“Gözler sadece zihnin algılamaya hazır olduğu şeyleri görür”. -Henry Bergson
Kaderciliğin kökleri Antik Yunan felsefesine dayanmaktaydı. Sofokles in Antigo halk korosu şöyle seslenmekteydi “İnsanlar alınlarına yazılmış olan felaketlerden asla kaçıp kurtulamazlar”. Kadercilik, alın yazısına ya da yazgıya inanmayı getirir. Buna göre insan hayatı boyunca karşılaştıkları kısmettir. Alnına yazılan neyse onu yaşamaktadır.
Kadercilikte insan kendi iradesiyle karar verememektedir. Çünkü yaşamındaki her olayı kendi iradesi dışında geliştiğini kabul etmektedir. Kendi verdiği kararların,iradesindeki gücün farkında değildir. Bizim ülkemizde Anadolu insanı açlığa,yoksullağa,yoksunluklara rağmen emperyalizmin ordularını yurdumuzdan atmıştır.

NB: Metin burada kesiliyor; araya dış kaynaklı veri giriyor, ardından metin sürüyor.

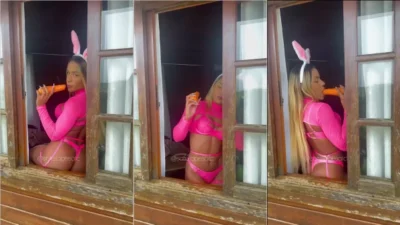 Sofia Lopes de Coelhinha eating a carrot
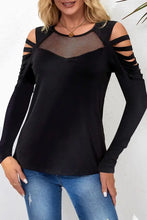 Black cutout round neck long sleeve T-shirt with mesh yoke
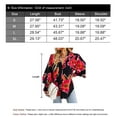 thumbnail image 6 of Womens Plaid Shirts Valentine Day Lantern Sleeve Boho Floral Print Button Down Shirts Alsol Lamesa, 6 of 6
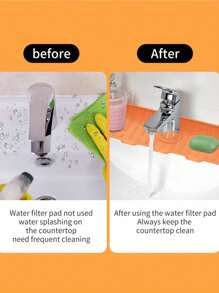 1pc Silicone Drain Mat, Kitchen & Bathroom Faucet Anti-Splash Sink Drain Mat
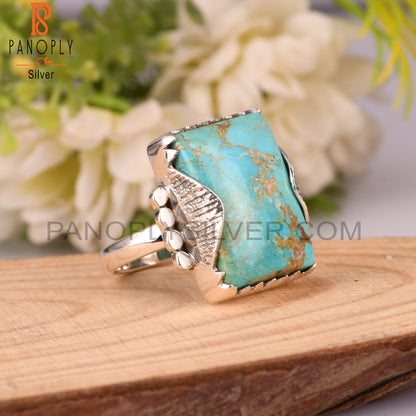 Kingman Turquoise Beguette 925 Sterling Silver Ring For Men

Yaşanılan radyasyon, deprem gibi büyük felaketlerde iktidarlar kaderci tutumu sergilemişlerdir. Bazı yayın kuruluşları da kadercilik ağırlıklı yayınlarda yapmışlarlardır. İktidarların ve iktidardan pay alanlar nedense dillerinden “nasipi kısmeti kaderi” eksik etmezler bu da raslantı da değildir.
Halkın kaderine yoksulluğun düşmesi onlarında zenginliğe sahip olması tesadüf değildir. Çünkü siyasi çıkarlarına uygun düşmektedir.Kadercilik iş güvenliği konusunda da su yüzüne çıkmaktadır. Yeteri kadar önlemler alınmadığından insan hayatı hiçe sayılmaktadır. Madenler de olsun diğer iş kollarında olsun bu ihmaller yüzünden insanlarımızı yitirmekteyiz.
Halkımız kadercilik ekseninde yönlendirilmektedir. Sabah uyandığımızda olumsuzluklar felaketlerle karşı karşıya kalabiliriz. Burda yapılması gerekenlerse ,insanlarımızın yaşamını mal ve can güvenliğini hiçe sayan politikaların tasfiye edilmesidir. Bu anlayışı da terketmektir.
Bilimsellik,planlama, geleceği düşünmekten uzak durmamaktan geçmektedir.
Pierre Abelard ın da dediği gibi “Şüphe sorgulamaya, sorgulama da gerçeğe götürür."